# G-Body + Big Block Chevy



## low4life86 (Jul 6, 2005)

What's good homies? Has anyone ever put a big block in a g body? I have access to a Chevy 502.... What would I have to do to pit that sucker in my 85 cutlass? I heard its a tight fight and the exhaust manifold is a tight fit. I just need the scoop.

Thanks homies.


----------



## loced_out_killa (Feb 21, 2005)

idk if a 454 and 502 or rhe same dimesions but all u have to do is take the heater box out and get headers to fit a 454 in there ithink u might be able to get a heater core box off a elco to fit im not sure tho


----------



## low4life86 (Jul 6, 2005)

Thanks bro. I know 454s and 502s are the same. What kind of headers do u need? What's the engine mount situation like? I had no idea about the heater core, I hope I don't have to take it out. Anything else? 

Thanks for the good info.


----------



## loced_out_killa (Feb 21, 2005)

get mounts for a v8 monte carlo and for headers look at jegs there a couple companys makin them now


----------



## Guest (May 25, 2012)

http://www.maliburacing.com/ Check out the tech section here.
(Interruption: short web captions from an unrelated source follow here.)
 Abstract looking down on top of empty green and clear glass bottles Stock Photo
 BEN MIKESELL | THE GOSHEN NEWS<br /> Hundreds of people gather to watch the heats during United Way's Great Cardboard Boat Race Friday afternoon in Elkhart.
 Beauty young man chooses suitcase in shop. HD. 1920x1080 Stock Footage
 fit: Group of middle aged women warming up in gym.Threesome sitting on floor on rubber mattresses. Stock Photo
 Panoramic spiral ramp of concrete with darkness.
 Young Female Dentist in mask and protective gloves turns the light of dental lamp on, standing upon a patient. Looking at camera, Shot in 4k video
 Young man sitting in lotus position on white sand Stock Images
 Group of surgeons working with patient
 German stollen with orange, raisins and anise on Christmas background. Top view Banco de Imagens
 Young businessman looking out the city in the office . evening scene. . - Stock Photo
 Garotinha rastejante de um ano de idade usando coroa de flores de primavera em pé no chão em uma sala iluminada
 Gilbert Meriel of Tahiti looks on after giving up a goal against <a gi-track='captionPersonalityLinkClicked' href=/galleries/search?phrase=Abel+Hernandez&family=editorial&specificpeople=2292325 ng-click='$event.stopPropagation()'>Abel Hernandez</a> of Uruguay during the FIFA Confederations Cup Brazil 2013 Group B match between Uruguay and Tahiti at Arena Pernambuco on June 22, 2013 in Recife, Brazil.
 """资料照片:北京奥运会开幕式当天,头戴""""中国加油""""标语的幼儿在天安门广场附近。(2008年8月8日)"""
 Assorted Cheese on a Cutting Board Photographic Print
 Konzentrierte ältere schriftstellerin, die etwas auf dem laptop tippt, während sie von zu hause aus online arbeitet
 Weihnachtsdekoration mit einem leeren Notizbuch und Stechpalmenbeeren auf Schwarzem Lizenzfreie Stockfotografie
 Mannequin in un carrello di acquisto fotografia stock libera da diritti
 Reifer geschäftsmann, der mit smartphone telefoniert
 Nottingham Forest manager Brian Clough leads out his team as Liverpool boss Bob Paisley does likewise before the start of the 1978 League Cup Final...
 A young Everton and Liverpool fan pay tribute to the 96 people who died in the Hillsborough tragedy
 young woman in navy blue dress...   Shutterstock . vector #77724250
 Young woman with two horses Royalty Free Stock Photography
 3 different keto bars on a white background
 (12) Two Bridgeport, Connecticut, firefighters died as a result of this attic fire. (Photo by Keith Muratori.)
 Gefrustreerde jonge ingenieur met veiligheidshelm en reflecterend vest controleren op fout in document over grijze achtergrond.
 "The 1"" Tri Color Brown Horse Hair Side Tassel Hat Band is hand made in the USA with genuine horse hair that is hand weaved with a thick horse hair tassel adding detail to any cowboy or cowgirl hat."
Lots of good info. Goodluck!!!


----------



## StR8OuTofPOMONA (Aug 19, 2007)

Yes a 454 or a 502 will fit I put a 496 in my ls monte carlo all I had to do was take out the heater box put motor mounts from a 96 chevy dully and aftermarket headers for a 73 monte carlo with a big block....o ya you will need a 2" cowl hood


----------



## mysweet63 (Jun 1, 2011)

Yea, my uncle has a an 83 regal....dropped a 454 in it and there was clearance issues with the valve cover and the heater box, as mentioned by some members here have stated....he's got a grand national hood, so he's good on the top clearance....shits badass though!


----------



## littlerascle59 (Jan 25, 2002)

low4life86 said:


> What's good homies? Has anyone ever put a big block in a g body? I have access to a Chevy 502.... What would I have to do to pit that sucker in my 85 cutlass? I heard its a tight fight and the exhaust manifold is a tight fit. I just need the scoop.
> 
> Thanks homies.


I'm putting an Olds 455 in my 86 Cutlass. I'm not exactly sure about the Chevy big block but the Olds big block is only about an inch wider and an inch and a third taller than the small block Olds V8. From what I've been told that if you're putting a Big Block in use the small block frame to engine mounts. That way the engine will sit slightly lower so that you can somewhat a slightly better hood clearance. Keep in mind tho that I'm talking about a small block Olds to big block Olds V8 swap tho. I've *heard* that the big block Chevy and big block Cadillac engines are slightly smaller in outer dimension than the big block Olds tho so you might not have any hood clearance issues. As far as the heater box issue is concerned I've seen several Cutlass with big blocks in them and the heater/air conditioning box still be in place but yeah it's a tight fit. If you're running headers then I'd suggest getting some custom made or ask around on an Olds or gbody forum about what's the best to use without having too many fitment issues.


----------



## littlerascle59 (Jan 25, 2002)

Oh and I think slowhoe2001 on here is putting a 502 or 572 in his 86 regal so you could prolly ask him for a few pointers as well.


----------



## 8REGAL_LIMITED4 (May 30, 2007)




----------



## trecity80 (Nov 9, 2012)

8REGAL_LIMITED4 said:


>


Need help on my big blockblock chevy swap on my 1987 cutlass need the whole lay out wna keep my heater box to


----------